In this study, we investigated how HIPK2 and extrachromosomal histone H2B are recruited to the midbody. Stimulated by the recent observations that microRNAs can be involved in the formation of specific protein complexes [31], we asked whether RNA might be responsible for H2B or HIPK2 cytokinesis recruitment. We tested whether microRNA, single-strand RNA, double-strand RNA, or RNA/DNA hybrid might contribute to midbody recruitment of H2B or HIPK2. However, despite the good quality of our positive controls, we did not observe any defects in H2B or HIPK2 midbody localization, supporting the conclusion that nucleic acids are not involved in the cytokinetic distribution of the kinase and its histone target. Instead, we found that Aurora-B, one of the key mitotic kinases, is needed for the recruitment of both HIPK2 and H2B via two separate mechanisms (Fig. 6e).
Together with PLK1 and CDK1, Aurora-B is a key regulator of cell division. Aurora-B, as a component of the chromosomal passenger complex, localizes to the condensing chromosomes in prophase until the midbody in telophase, passing through the centromeres in metaphase and the central spindle in anaphase [11, 46]. Consistent with its spatio-temporal localization, Aurora-B regulates different mitotic and cytokinetic events promoting or delaying their progression, depending on specific events. Hence, Aurora-B kinase activity promotes chromosome condensation in mitosis and central spindle and midbody formation in cytokinesis. On the other side, Aurora-B inhibits mitosis progression to anaphase until all sister chromatid pairs are properly oriented (i.e., the spindle assembly checkpoint) and prevents abscission in cytokinesis when DNA remains at the cleavage site (i.e., the abscission checkpoint). Here, we found that Aurora-B directly binds and phosphorylates histone H2B at Ser32 in vitro. We observed that H2B-Ser32P colocalizes with Aurora-B at the central spindle in anaphase A and persist throughout the subsequent steps, until abscission. Of relevance, this behavior was detectable at each cytokinesis and was independent from the presence of aberrant DNA at the cleavage plane, thus indicating that H2B-Ser32 phosphorylation by Aurora-B promotes, rather than delays, cell division. In addition, our results indicate that histone H2B is temporally recruited for cytokinesis before HIPK2 and this is consistent with the observation that H2B is present at the midbody also in Hipk2-/- MEFs [19].
As assessed by IF with anti-histone H2B Ab that recognizes the histone independently of its posttranslational modifications, inhibition of Aurora-B kinase activity by Hesperadin or ZM-447439 blocks H2B recruitment. However, the expression of a non-phosphorylatable H2B-S32A mutant showed that Ser32 phosphorylation is dispensable for H2B recruitment because the mutant can still localize at midbody and be phosphorylated at Ser14 by HIPK2. Taken together, these results suggest that other Aurora-B-dependent activities are necessary for the recruitment of H2B. Indeed, based on the complex network of interactions among the microtubule modulators and their regulators during the assembly of the central spindle and midbody [13], this result is not particularly surprising. However, as discussed below, H2B-Ser32P is functionally required for faithful cytokinesis.

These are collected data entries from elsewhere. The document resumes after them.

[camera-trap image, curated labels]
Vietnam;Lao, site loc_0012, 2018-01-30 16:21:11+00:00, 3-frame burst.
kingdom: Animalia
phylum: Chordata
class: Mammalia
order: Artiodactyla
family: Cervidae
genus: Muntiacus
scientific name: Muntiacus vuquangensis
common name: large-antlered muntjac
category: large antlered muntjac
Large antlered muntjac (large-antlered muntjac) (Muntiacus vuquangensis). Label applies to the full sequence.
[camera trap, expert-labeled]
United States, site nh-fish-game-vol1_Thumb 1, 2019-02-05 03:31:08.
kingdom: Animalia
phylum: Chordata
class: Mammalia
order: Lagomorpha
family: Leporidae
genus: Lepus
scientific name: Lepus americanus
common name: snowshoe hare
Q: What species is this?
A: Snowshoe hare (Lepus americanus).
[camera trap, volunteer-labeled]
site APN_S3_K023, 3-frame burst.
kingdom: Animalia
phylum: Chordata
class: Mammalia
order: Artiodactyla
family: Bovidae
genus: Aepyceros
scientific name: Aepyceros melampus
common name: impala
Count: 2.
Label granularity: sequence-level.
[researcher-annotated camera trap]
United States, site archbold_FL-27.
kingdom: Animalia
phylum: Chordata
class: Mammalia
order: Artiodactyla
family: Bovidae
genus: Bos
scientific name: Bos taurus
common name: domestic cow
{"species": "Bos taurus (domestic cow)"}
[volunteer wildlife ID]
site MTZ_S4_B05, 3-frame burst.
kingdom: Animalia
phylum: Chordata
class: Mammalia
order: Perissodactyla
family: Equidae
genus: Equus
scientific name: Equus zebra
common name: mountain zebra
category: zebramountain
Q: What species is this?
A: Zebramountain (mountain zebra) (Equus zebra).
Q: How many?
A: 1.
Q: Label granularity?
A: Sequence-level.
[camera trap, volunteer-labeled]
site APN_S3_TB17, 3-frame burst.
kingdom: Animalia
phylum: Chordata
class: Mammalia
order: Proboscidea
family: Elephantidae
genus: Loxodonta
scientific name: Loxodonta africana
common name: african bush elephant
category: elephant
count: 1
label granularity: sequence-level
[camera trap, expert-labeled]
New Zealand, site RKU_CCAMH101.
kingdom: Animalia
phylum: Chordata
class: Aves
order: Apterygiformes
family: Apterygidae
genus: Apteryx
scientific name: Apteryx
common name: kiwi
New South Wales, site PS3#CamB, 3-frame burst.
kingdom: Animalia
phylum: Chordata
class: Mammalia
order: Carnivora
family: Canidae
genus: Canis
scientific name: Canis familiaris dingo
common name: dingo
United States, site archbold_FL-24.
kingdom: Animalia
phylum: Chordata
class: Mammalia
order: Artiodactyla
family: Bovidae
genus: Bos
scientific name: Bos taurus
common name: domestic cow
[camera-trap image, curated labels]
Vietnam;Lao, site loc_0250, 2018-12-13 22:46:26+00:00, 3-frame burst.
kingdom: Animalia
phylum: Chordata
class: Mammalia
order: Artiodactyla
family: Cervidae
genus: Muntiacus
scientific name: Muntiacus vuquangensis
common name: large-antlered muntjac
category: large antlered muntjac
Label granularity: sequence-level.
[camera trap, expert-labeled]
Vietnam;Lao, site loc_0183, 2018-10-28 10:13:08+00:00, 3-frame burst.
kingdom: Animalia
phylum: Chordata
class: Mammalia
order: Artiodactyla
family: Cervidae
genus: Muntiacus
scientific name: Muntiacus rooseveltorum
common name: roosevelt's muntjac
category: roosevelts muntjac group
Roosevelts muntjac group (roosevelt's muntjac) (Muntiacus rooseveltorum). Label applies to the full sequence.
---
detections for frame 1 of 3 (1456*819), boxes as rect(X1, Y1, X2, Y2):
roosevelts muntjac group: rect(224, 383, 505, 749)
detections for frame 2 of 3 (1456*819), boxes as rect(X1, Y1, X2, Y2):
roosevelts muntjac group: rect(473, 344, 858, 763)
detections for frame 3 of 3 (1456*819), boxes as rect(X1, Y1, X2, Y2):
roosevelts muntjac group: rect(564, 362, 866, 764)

We obtained direct and indirect evidence suggesting that HIPK2 is recruited to the midbody through the Aurora-B-regulated central spindle factors MgcRacGAP and PRC1. Of relevance, during cytokinesis, HIPK2/PRC1 colocalization was previously reported by Hofmann et al. [45]. An important test for the functional significance of these interactions would have been the evaluation of localization epistasis. However, the key role of PRC1 and centralspindlin as hub factors limited our analyses to the evaluation of the proper localization of central spindle factors upon depletion of HIPK2, while the opposite (PRC1 or MgcRacGAP depletion) could not be informative for HIPK2 midbody localization [41, 42]. At this point, we do not know whether there is a direct binding between HIPK2 and central spindle factors. However, we showed that the HIPK2 region required for interaction with MgcRacGAP and PRC1 (the SRS containing region) is also required for midbody localization. Interestingly, the SRS region, besides mediating the interactions with most of the non-homeotic factors, is also involved in the subnuclear localization of HIPK2 into speckled structures [23, 47].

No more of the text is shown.